** begin SOURCE EXCERPT **
# Rear Queen Slide - Corrugated Black Plastic Underneath



## where'smycoffee (Jan 28, 2007)

Hi everyone,

I actually haven't been on here much since we bought our OB in March, it's good to be back. Question for everyone. My wife noticed today when she went to storage to load our OB for a weekend getaway that there was something hanging down under the rear queen slide while it was in. I went to look at it when I got home. It appears that the black corrugated vapor barrier has fallen off. It looks like the glue gave way and then the plastic tore from the screw that run down the underneath side of the slide.

My question is has this happened to anyone, and did you fix it yourself or take the trailer back to the dealer? I could take it to the dealer but that's over 2 hours away and we are planning a week long trip in another week so I'm afraid I wouldn't get it back in time.

I wonder if I can just fix it myself. I could use some locktite or try to staple through the plastic to the plywood. I also thought about improving the design by running strips of wood on the top side of the plywood and then screwing up from the bottom through the plastic into the strips.

Any thoughts would be much appreciated!

Thanks,
Stephen


----------



## outdrs1 (Apr 22, 2005)

I looked at four new Outbacks at a dealer yesterday and all of them had the black covering coming loose on the slide. My 05 26rs had bubbles where the glue was coming loose. Seems to get worse with heat.


----------



## CamperAndy (Aug 26, 2004)

Often you can just push it back up and it will stick back in place. It does get worse when hot but mine stopped bubbling after the first summer. If it is torn then get the dealer to replace it if the trailer is still under warranty.


----------



## where'smycoffee (Jan 28, 2007)

CamperAndy said:


> Often you can just push it back up and it will stick back in place. It does get worse when hot but mine stopped bubbling after the first summer. If it is torn then get the dealer to replace it if the trailer is still under warranty.


Thanks CamperAndy,

Mine actually came completely out on one side. I don't think they cut that plastic piece to the right size. I pushed it back up and under the trim on the side and then I drilled a few more holes and put screws in to try to hold it in place. It still bubbles but at least it's back where it belongs and I can open and close the slide.









I know it can't be cut right because it puts so much pressure on one side of the box that the metal trim is tweaked out and isn't flush with the side of the queen side box.

Thanks,
Stephen


----------



## mikej997 (May 31, 2006)

I found bubbles in mine on the PDI and the dealer ordered a new sheet of plastic to replace it. Several months later, at the end of camping season, I took it in. When I got the trailer back I just parked it for the winter. In the spring I found the new replaced sheet laying on the floor inside under the slide. I took it back and they put on another new one. It is now pulling loose as well. I should have left the factory one on. I also wish that there was any alternative dealer I could take my trailer to near here.







My local dealer's service department is so pathetic that I have to decide if I am willing to live with a problem, fix it myself, or risk having the dealer work on it and make everything worse.
** end SOURCE EXCERPT **
** begin EXTRACTED INFORMATION **
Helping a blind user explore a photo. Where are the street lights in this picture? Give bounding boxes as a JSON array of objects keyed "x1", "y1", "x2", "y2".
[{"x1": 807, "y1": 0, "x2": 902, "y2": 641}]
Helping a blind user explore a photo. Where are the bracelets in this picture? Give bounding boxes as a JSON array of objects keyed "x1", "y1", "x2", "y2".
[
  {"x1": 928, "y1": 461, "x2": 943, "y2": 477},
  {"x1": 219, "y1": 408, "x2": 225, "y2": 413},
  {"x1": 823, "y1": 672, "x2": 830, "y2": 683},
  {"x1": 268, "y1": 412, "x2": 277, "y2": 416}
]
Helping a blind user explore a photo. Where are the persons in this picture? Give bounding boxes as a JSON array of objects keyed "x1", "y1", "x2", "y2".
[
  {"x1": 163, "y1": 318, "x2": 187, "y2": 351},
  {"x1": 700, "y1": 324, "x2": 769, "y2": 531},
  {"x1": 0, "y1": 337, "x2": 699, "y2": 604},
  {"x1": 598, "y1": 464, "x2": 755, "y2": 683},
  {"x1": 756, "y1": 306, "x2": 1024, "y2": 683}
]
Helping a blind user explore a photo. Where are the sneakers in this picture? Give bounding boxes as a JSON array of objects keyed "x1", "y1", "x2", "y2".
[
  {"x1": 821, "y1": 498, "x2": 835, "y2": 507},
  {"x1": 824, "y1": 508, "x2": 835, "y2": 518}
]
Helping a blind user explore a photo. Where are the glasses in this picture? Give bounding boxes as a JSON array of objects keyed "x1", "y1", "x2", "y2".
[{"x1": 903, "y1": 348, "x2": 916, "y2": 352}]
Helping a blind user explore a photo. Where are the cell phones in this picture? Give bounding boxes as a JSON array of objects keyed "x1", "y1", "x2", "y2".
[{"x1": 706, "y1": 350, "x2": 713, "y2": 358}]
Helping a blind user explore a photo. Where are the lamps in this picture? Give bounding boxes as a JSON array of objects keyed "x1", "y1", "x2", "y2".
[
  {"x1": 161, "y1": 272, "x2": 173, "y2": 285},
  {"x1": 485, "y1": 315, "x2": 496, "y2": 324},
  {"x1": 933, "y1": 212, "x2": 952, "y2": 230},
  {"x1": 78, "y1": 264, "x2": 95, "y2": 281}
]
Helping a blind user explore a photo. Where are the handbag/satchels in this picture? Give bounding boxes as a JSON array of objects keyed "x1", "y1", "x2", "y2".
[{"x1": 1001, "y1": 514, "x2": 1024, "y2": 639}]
** end EXTRACTED INFORMATION **
PROBLEMS:
1. According to the forum thread, what seems to make the loosening of the glue worse?
2. Swap "plywood" for "subfloor" in the forum thread and write out the passage from "I wonder if" to "(Apr 22, 2005)".

SOLUTIONS FOR EACH TASK:
1. Heat.

2.
I wonder if I can just fix it myself. I could use some locktite or try to staple through the plastic to the subfloor. I also thought about improving the design by running strips of wood on the top side of the subfloor and then screwing up from the bottom through the plastic into the strips.

Any thoughts would be much appreciated!

Thanks,
Stephen


----------



## outdrs1 (Apr 22, 2005)